Mas os agentes políticos (presidente, vice, senadores, deputados federais, ministros dos tribunais superiores, etc.) não são laicos. Possuem, assim, suas convicções pessoais, íntimas ou explicitadas, conforme sua vontade, em relação a “igrejas e templos de qualquer natureza” (redação, inclusive, que consta do capítulo sobre a Ordem Tributária, na vedação constitucional da imposição de impostos – imunidade tributária – a estes entes, conforme o artigo 150, VI, da CF).

Assim é que, declaradamente, o atual mandatário do país é evangélico.

De início, a racionalidade espírita pode nos endereçar a uma questão importante: Por que um presidente evangélico aprovaria um projeto de lei relacionado a outro credo? E, por outro lado, qual a razão de um parlamentar de sua base de sustentação política propor o projeto?

No campo das conjecturas e das ilações, já que nem um nem outro declarou nada diferente do que a “ideia protocolar” de que vige, no Brasil, a liberdade de expressão religiosa e, portanto, o Estado não pode opor obstáculos ao exercício de qualquer crença ou atividade religiosa.

No entanto, a nós parece estar bem claro de que a “intenção” principal seja angariarem, ambos, o autor do projeto e o atual Chefe do Poder Executivo, simpatia em relação ao “nicho” dos espíritas, inclusive antevendo o pleito eleitoral próximo, em 2 de outubro de 2022.

Umbigos espíritas

Dito isto, vamos falar sobre o nosso “umbigo”, isto é, o Espiritismo e, mais particularmente, o Movimento Espírita Brasileiro. Dissemos, na abertura deste artigo, que a divulgação da publicação da norma gerou um frenesi entre os espíritas – seja nas redes sociais, seja nas instituições em geral, onde se reúnem fisicamente os espíritas. E, também, é de se registrar, vários veículos de comunicação social, em seus sítios, também destinaram notas, unânimes em aplaudir o feito.
É possível até que você tenha lido (ou ouvido) manifestos do tipo “agora, sim, estamos representados” ou “o presidente reconhece a importância dos espíritas”. Ufanismo. E, notoriamente, expressão de proselitismo (religioso), que não deveria fazer parte da ambiência espírita.

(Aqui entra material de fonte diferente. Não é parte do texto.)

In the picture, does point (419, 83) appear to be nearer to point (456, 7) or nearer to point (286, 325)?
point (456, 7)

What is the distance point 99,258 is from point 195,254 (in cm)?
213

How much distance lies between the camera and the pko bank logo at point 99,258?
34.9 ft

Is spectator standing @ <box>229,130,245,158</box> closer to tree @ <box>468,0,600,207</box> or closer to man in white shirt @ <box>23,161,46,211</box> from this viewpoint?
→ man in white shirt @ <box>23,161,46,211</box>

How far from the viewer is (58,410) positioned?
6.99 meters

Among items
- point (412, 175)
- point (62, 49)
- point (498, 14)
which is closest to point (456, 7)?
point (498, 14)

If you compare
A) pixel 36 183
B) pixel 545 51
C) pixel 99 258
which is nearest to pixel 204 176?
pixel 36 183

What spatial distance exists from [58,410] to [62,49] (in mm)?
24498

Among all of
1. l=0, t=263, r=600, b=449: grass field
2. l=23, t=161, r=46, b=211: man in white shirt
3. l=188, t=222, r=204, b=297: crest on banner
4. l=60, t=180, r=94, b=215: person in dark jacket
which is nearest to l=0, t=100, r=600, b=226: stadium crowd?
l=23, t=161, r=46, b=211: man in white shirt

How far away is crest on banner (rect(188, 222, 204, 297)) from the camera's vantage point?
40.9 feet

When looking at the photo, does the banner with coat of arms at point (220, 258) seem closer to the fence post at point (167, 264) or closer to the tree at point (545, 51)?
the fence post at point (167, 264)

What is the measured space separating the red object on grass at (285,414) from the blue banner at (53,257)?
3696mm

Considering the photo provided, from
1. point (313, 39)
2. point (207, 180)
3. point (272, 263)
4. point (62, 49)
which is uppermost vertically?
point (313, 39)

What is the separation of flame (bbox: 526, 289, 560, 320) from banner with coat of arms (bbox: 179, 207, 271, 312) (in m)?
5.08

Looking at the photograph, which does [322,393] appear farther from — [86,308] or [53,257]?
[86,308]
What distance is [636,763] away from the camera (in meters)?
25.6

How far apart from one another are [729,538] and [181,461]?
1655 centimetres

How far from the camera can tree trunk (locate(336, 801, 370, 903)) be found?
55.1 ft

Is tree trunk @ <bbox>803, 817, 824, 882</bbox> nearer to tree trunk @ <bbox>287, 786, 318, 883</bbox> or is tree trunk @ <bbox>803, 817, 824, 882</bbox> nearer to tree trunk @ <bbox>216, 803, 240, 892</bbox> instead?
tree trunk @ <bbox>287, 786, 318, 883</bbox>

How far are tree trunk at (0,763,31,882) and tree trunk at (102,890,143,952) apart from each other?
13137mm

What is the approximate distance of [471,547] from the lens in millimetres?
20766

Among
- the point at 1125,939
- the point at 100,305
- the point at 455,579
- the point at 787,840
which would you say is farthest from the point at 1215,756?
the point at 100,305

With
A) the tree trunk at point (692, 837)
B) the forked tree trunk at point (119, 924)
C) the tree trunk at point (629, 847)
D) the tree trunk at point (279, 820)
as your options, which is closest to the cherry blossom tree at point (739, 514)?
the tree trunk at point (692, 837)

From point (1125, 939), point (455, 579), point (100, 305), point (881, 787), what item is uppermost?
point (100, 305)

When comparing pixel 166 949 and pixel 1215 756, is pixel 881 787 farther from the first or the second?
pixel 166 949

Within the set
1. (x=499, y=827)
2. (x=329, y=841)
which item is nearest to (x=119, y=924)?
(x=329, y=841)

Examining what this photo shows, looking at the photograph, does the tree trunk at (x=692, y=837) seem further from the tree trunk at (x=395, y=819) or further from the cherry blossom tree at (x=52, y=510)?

A este respeito, relembremos Kardec (“Revue Spirite”, dezembro de 1861, “Constituição do Espiritismo”, Item 2):

Os espíritas devem “ falar abertamente do Espiritismo, sem afetação, como de uma coisa muito simples e muito natural, sem pregá-la, e sobretudo sem procurar nem forçar as convicções, nem, quando mesmo, fazer prosélitos. O Espiritismo não deve se impor; vem-se a ele porque dele se tem necessidade, e porque ele dá o que as outras filosofias não dão.
Convém mesmo não entrar em nenhuma explicação com os incrédulos obstinados: isso seria dar-lhes muita importância e fazer-lhes crer que se prende a eles. Os esforços que se faz para atraí-los a si os distancia, e, por amor-próprio, obstinam-se em sua oposição; é porque é inútil perder seu tempo com eles; quando a necessidade os fizer sentir isso, virão por si mesmos; à espera é preciso deixá-los tranquilos se comprazerem em seu ceticismo, que, crede-o bem, frequentemente, lhes pesa mais do que não querem fazê-lo parecer; porque, disseram bem, a ideia do nada depois da morte tem alguma coisa de mais pavorosa, de mais aflitiva que a própria morte”.

E, complementarmente, citemos Herculano Pires (“O Centro Espírita”):

“O Espiritismo não é proselitista, não entra na disputa sectária de adeptos das religiões, mas devem os espíritas, necessariamente, interessar-se pelos que se interessam pela Doutrina. Esclarecer e orientar sempre é dever espírita”.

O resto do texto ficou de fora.